Por 6 votos a 5, o Supremo Tribunal Federal (STF) rejeitou o habeas corpus interposto pela defesa do ex-presidente Luiz Inácio Lula da Silva para impedir que recursos de encarceramento foram esgotadas na segunda instância da Justiça Federal. O advogado do exmandatario tentou mudar uma decisão do tribunal emitida em 2016 que autorizou prisões depois de terminado os recursos naquele caso. A sessão desta quarta-feira (4) durou cerca de nove horas.
O presidente do tribunal, o juiz Carmen ministro Lúcia, foi o último a votar e disse que manteve o mesmo ponto de vista expresso em todas as eleições desde 2009, quando ele defendia a prisão após uma condenação em segunda instância. “Eu acho que não há violação ou afronta ao princípio da presunção de inocência se uma sentença começa após uma decisão em segunda instância”, disse ele.

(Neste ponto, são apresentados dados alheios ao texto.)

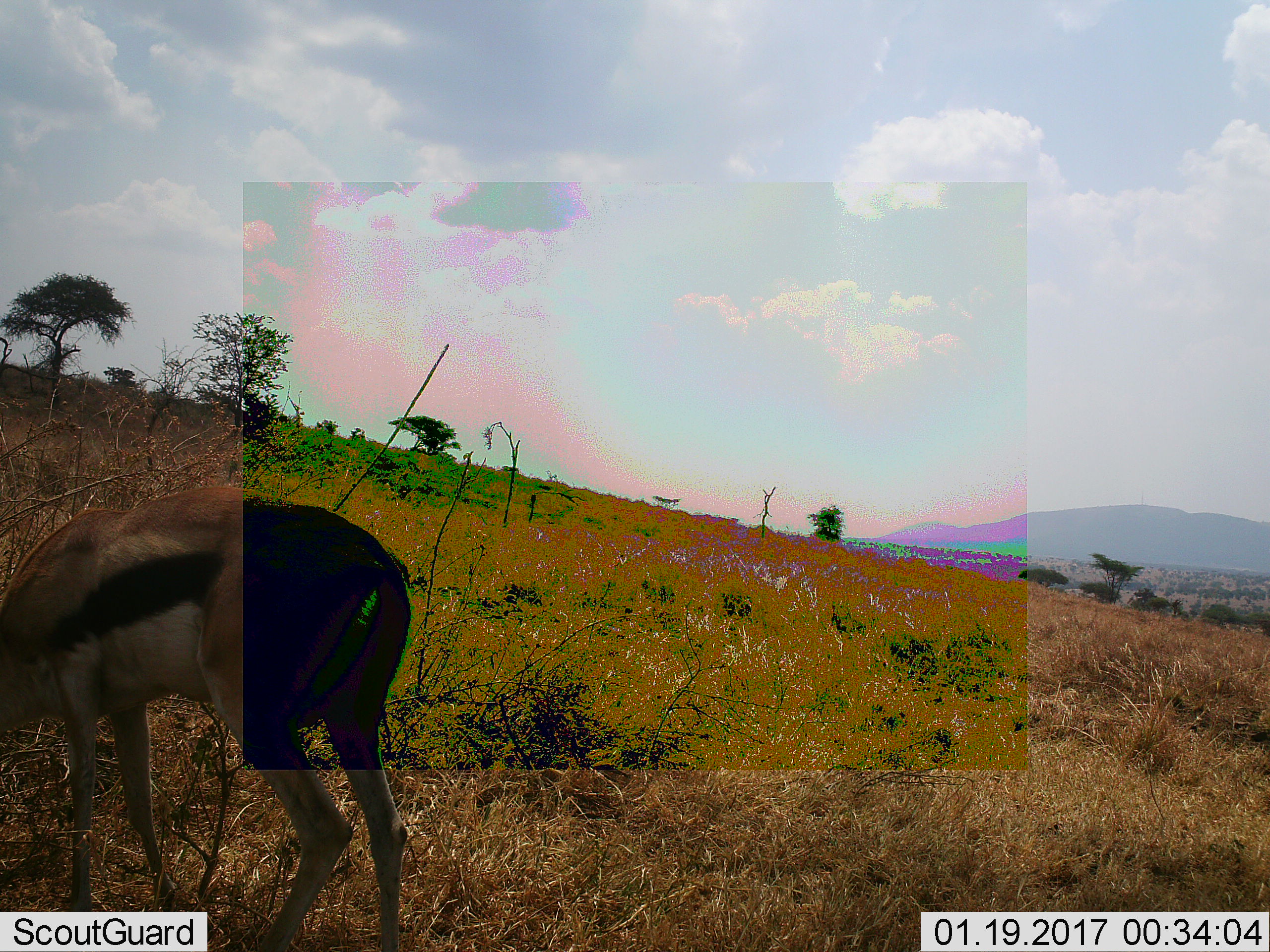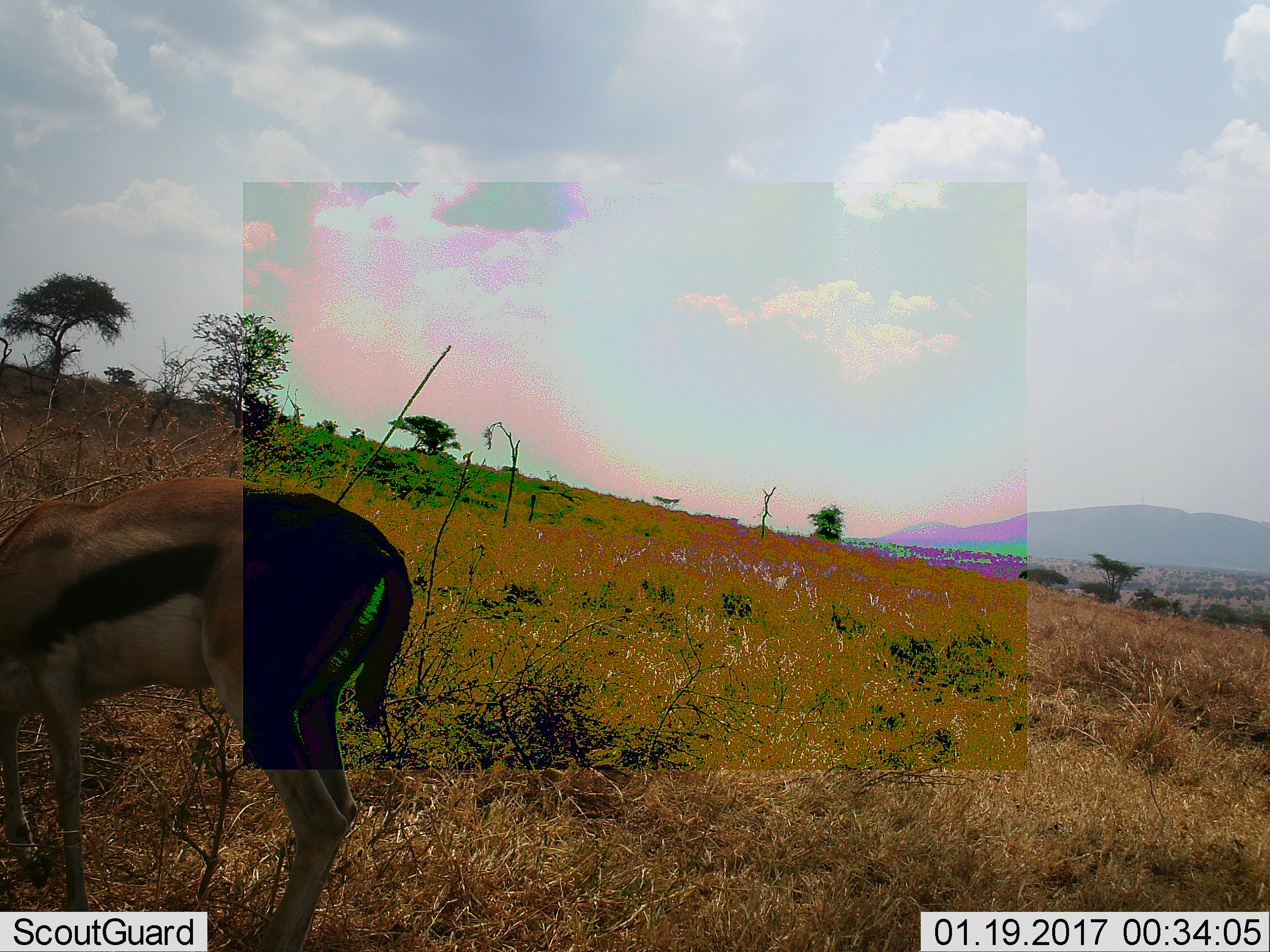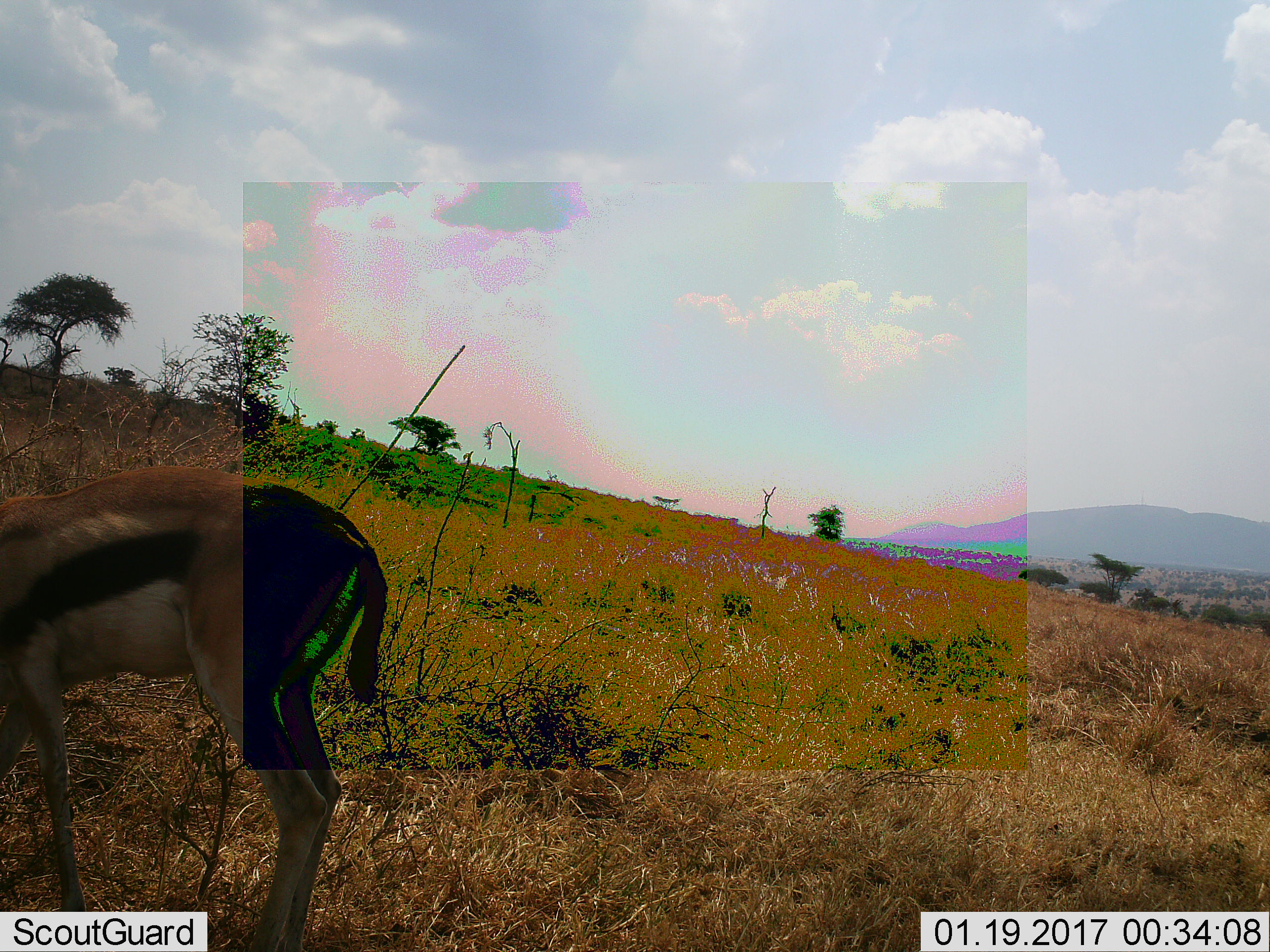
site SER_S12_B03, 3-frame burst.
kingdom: Animalia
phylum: Chordata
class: Mammalia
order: Artiodactyla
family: Bovidae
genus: Eudorcas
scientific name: Eudorcas thomsonii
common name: thomson's gazelle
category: gazellethomsons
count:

Em julho do ano passado, Lula foi condenado pelo juiz federal Sérgio Moro nove anos e seis meses de prisão em um caso relacionado à Operação Autolavado na propriedade de um triplex apartamento na cidade costeira de Guarujá, São Paulo . Em janeiro deste ano, um tribunal de segunda instância aumentou sua sentença para 12 anos e um mês.
Esta decisão priva Lula salvo-conduto que o Supremo Tribunal tinha lhe concedido último 22 de março, o que lhe permitiu permanecer livre antes de uma decisão final foi tomada. No entanto, sua prisão não é automática, já que outro recurso está pendente em segunda instância. Da mesma forma, o ex-presidente ainda deve ser notificado da conclusão de todos os procedimentos.
Em casos semelhantes sob a Operação Autolavado, o encarceramento foi emitido antes da notificação oficial do tribunal. Em outros casos, no entanto, somente o mandado de prisão foi emitido depois que todas as deliberações foram concluídas.